# TO DO
Transcribe the material below word for word, starting at the line that contains "Vans Men’s Black" and ending at the line that contains "Mens FUBU The", including both of those lines. Leave the pictures out of your answer.

[DATA RECORDS Boundary: Start]

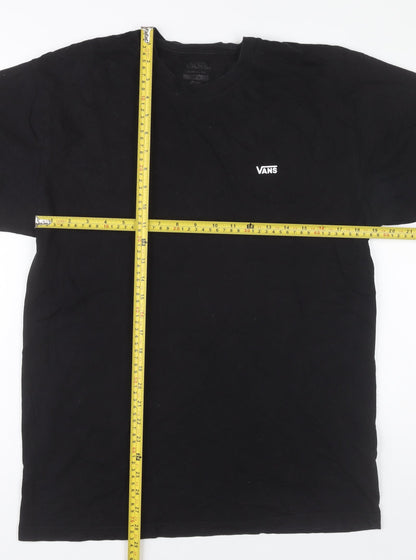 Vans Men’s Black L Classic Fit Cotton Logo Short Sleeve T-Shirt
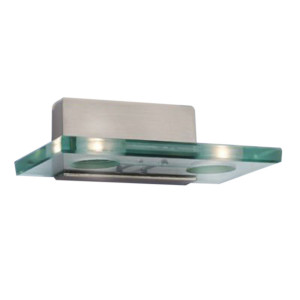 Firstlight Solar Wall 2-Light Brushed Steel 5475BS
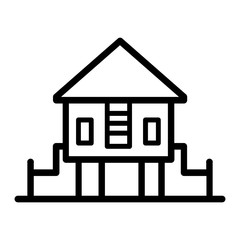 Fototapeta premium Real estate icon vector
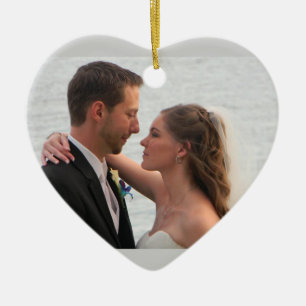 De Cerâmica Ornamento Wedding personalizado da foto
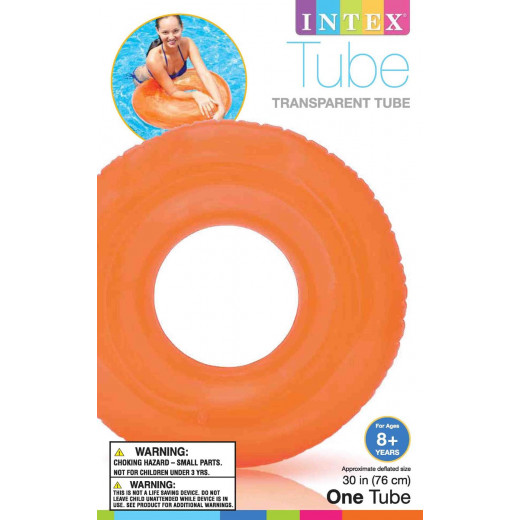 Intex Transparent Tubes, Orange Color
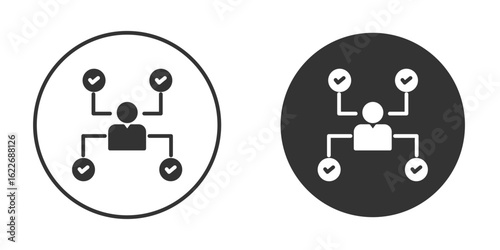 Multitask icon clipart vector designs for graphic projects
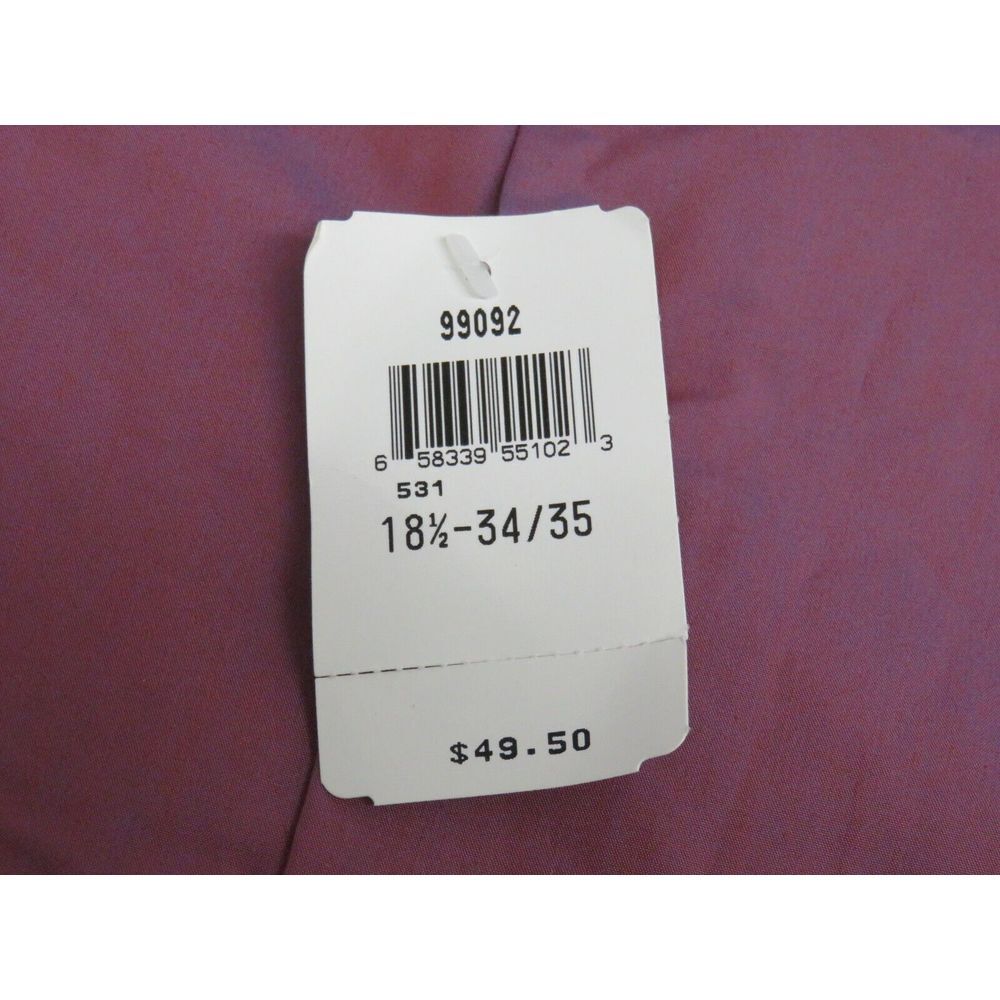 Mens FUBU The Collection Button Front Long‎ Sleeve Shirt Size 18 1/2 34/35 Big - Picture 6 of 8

[DATA RECORDS Boundary: End]
[DATA RECORDS Boundary: Start]

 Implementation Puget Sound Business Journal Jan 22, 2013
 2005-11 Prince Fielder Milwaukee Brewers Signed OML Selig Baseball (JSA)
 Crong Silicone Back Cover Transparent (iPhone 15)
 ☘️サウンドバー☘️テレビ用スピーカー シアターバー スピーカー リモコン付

[DATA RECORDS Boundary: End]
[DATA RECORDS Boundary: Start]

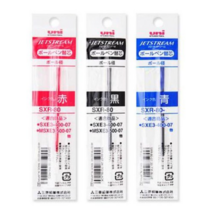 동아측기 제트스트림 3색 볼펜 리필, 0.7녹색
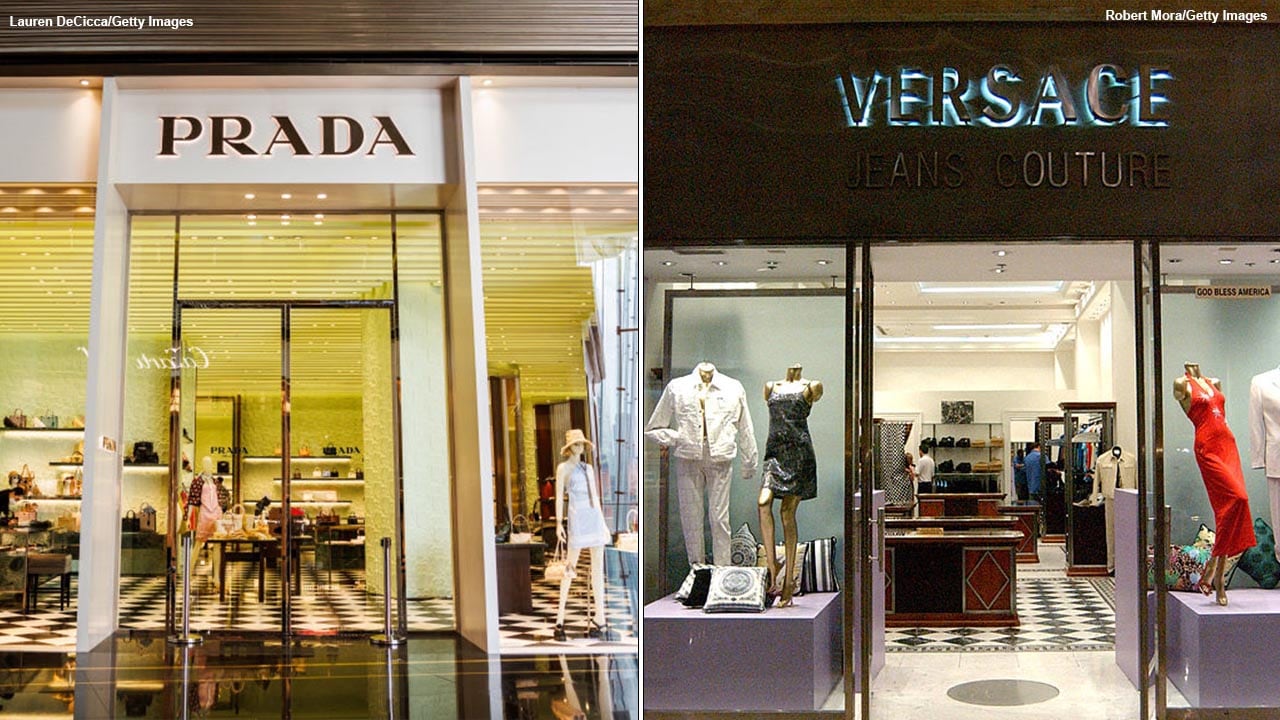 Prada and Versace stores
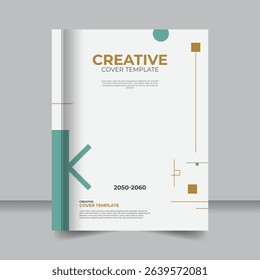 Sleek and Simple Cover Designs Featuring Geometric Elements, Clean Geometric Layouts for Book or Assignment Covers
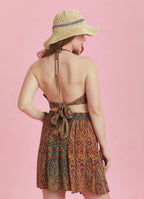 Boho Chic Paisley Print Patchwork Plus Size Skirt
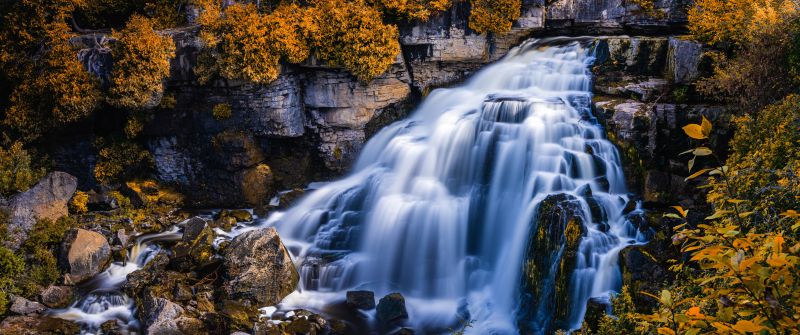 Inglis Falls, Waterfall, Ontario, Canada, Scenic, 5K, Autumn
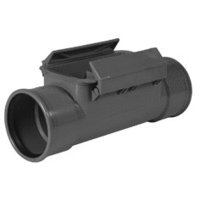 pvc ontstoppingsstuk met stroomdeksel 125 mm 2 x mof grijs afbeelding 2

[DATA RECORDS Boundary: End]

# SOLVED EXERCISE
 Vans Men’s Black L Classic Fit Cotton Logo Short Sleeve T-Shirt
 Firstlight Solar Wall 2-Light Brushed Steel 5475BS
 Fototapeta premium Real estate icon vector
 De Cerâmica Ornamento Wedding personalizado da foto
 Intex Transparent Tubes, Orange Color
 Multitask icon clipart vector designs for graphic projects
 Mens FUBU The Collection Button Front Long‎ Sleeve Shirt Size 18 1/2 34/35 Big - Picture 6 of 8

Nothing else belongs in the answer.